When a solution is submitted, we use axe-core to run an automated audit of your code.

This picks out common accessibility issues like not using semantic HTML and not having proper heading hierarchies, among others.

This automated audit is fairly surface level, so we encourage to you review the project and code in more detail with accessibility best practices in mind.

How does the CSS report work?

When a solution is submitted, we use stylelint to run an automated check on the CSS code.

We've added some of our own linting rules based on recommended best practices.

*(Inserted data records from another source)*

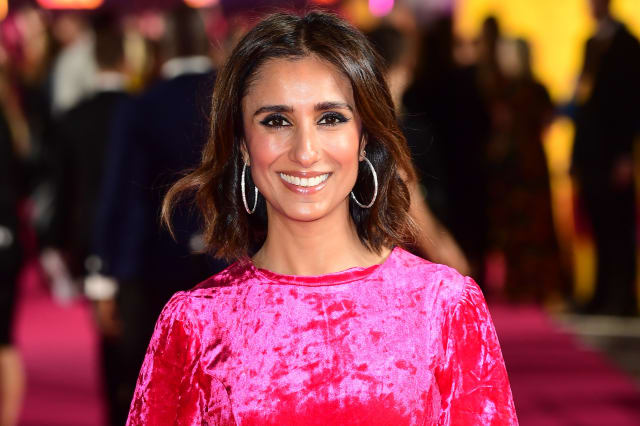 Anita Rani: People think it is OK to imitate Indian accent in front of me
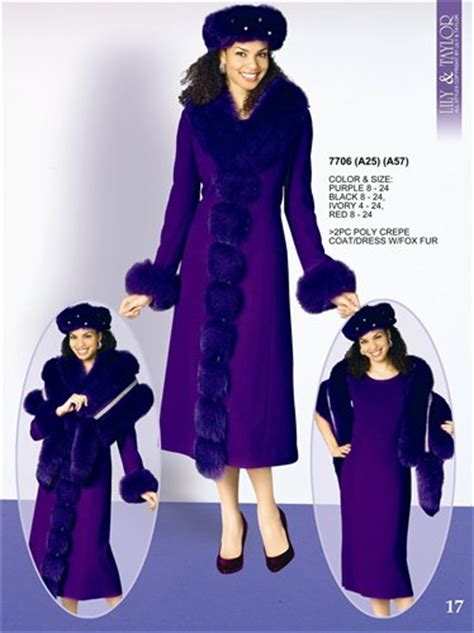 donna vinci knits lily and taylor church suits for black donna vinci church suits clearance discount donna vinci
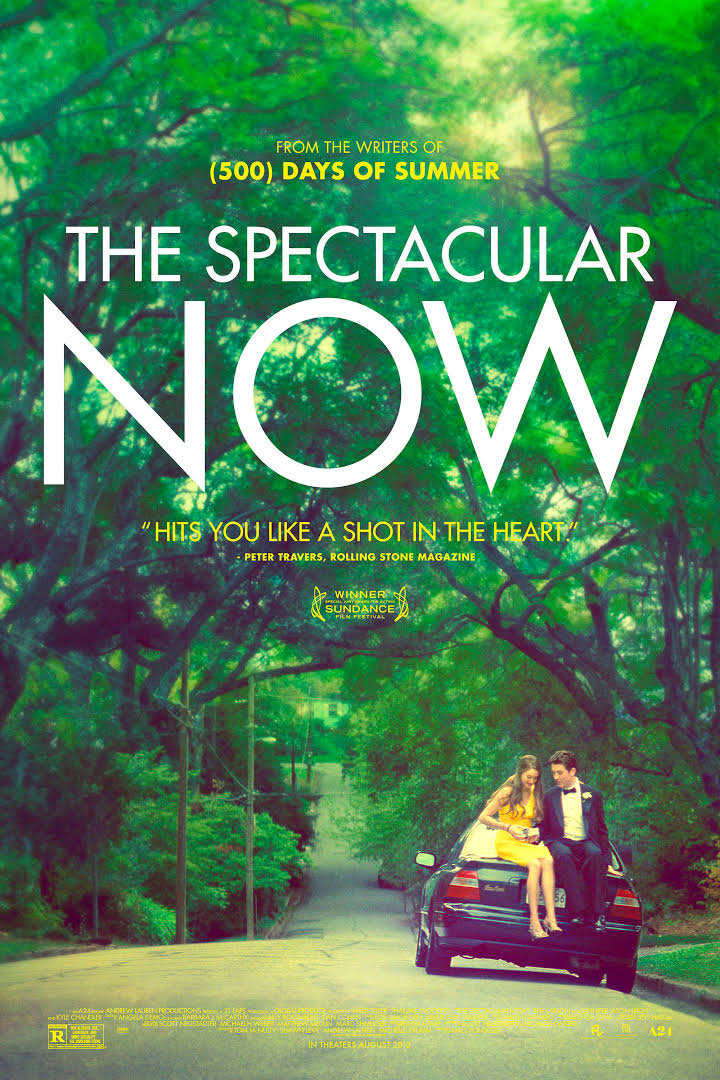 The Spectacular Now-The Spectacular Now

These rules are prefixed with frontend-mentor/ which you'll see at the top of each issue in the report.

The report will audit all CSS, SCSS and Less files in your repository.

How does the HTML validation report work?

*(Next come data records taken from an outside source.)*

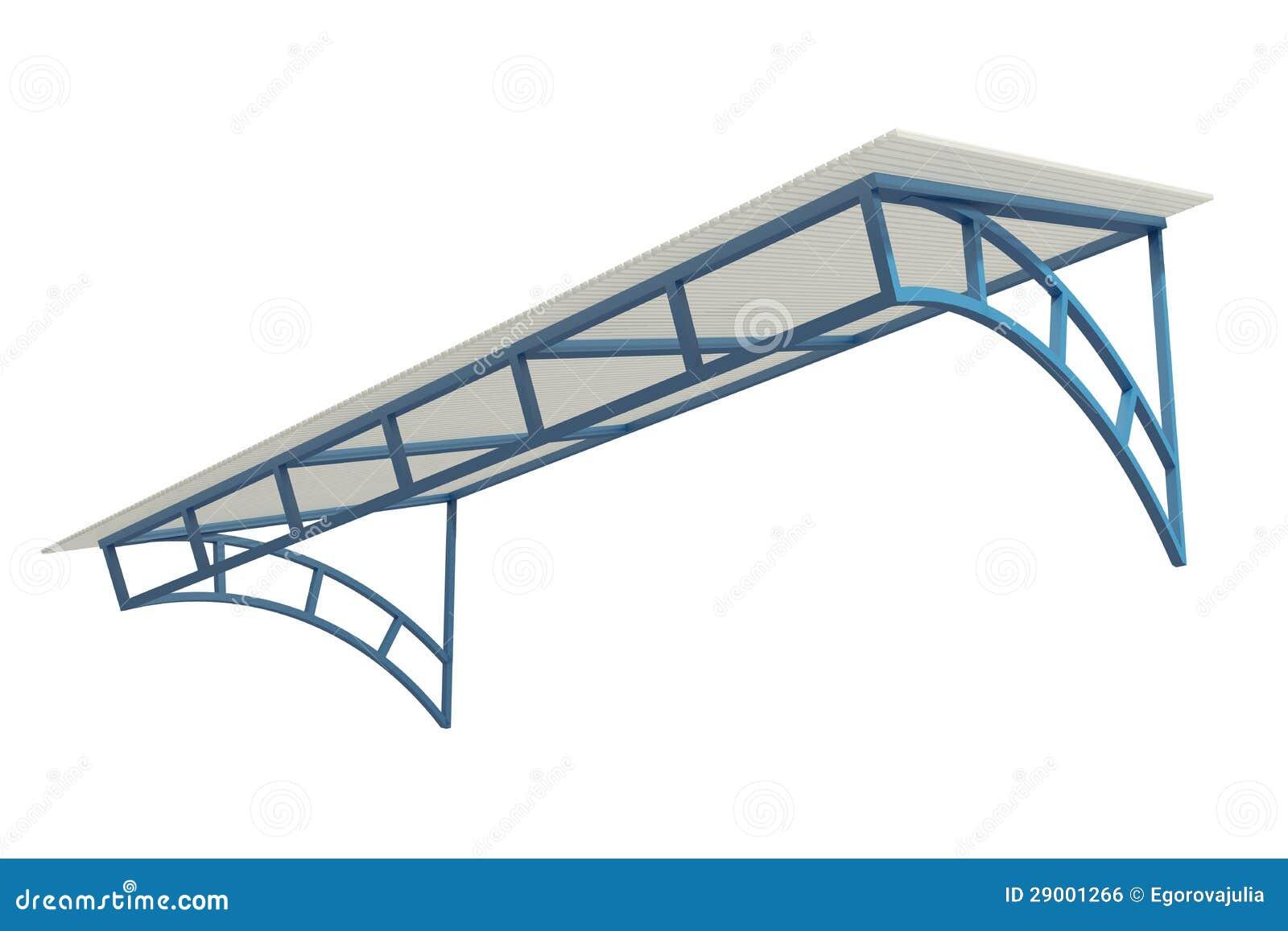 Wrought Iron Canopy Royalty Free Stock Image Image 29001266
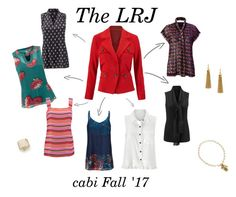 """""""The LRJ"""" by hailey-hundley-mcnew ❤ liked on Polyvore featuring CAbi"""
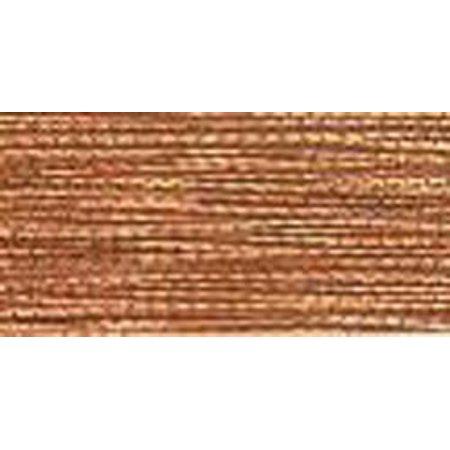 Robison Anton Embroidery Thread - Robison-Anton J Metallic Thread 1,000yd-Copper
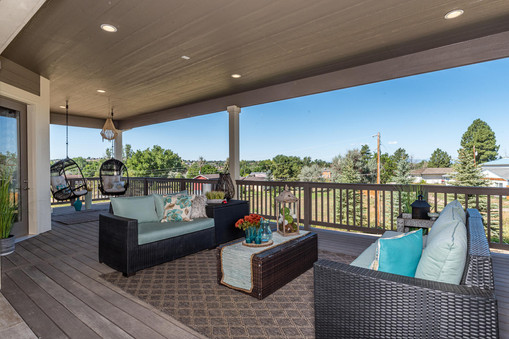 Oversized Covered Rear Deck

When a solution is submitted, we use html-validate to run an automated check on the HTML code.

The report picks out common HTML issues such as not using headings within section elements and incorrect nesting of elements, among others.

Note that the report can pick up “invalid” attributes, which some frameworks automatically add to the HTML. These attributes are crucial for how the frameworks function, although they’re technically not valid HTML. As such, some projects can show up with many HTML validation errors, which are benign and are a necessary part of the framework.

How does the JavaScript validation report work?

When a solution is submitted, we use eslint to run an automated check on the JavaScript code.

The report picks out common JavaScript issues such as not using semicolons and using var instead of let or const, among others.

The report will audit all JS and JSX files in your repository. We currently do not support Typescript or other frontend frameworks.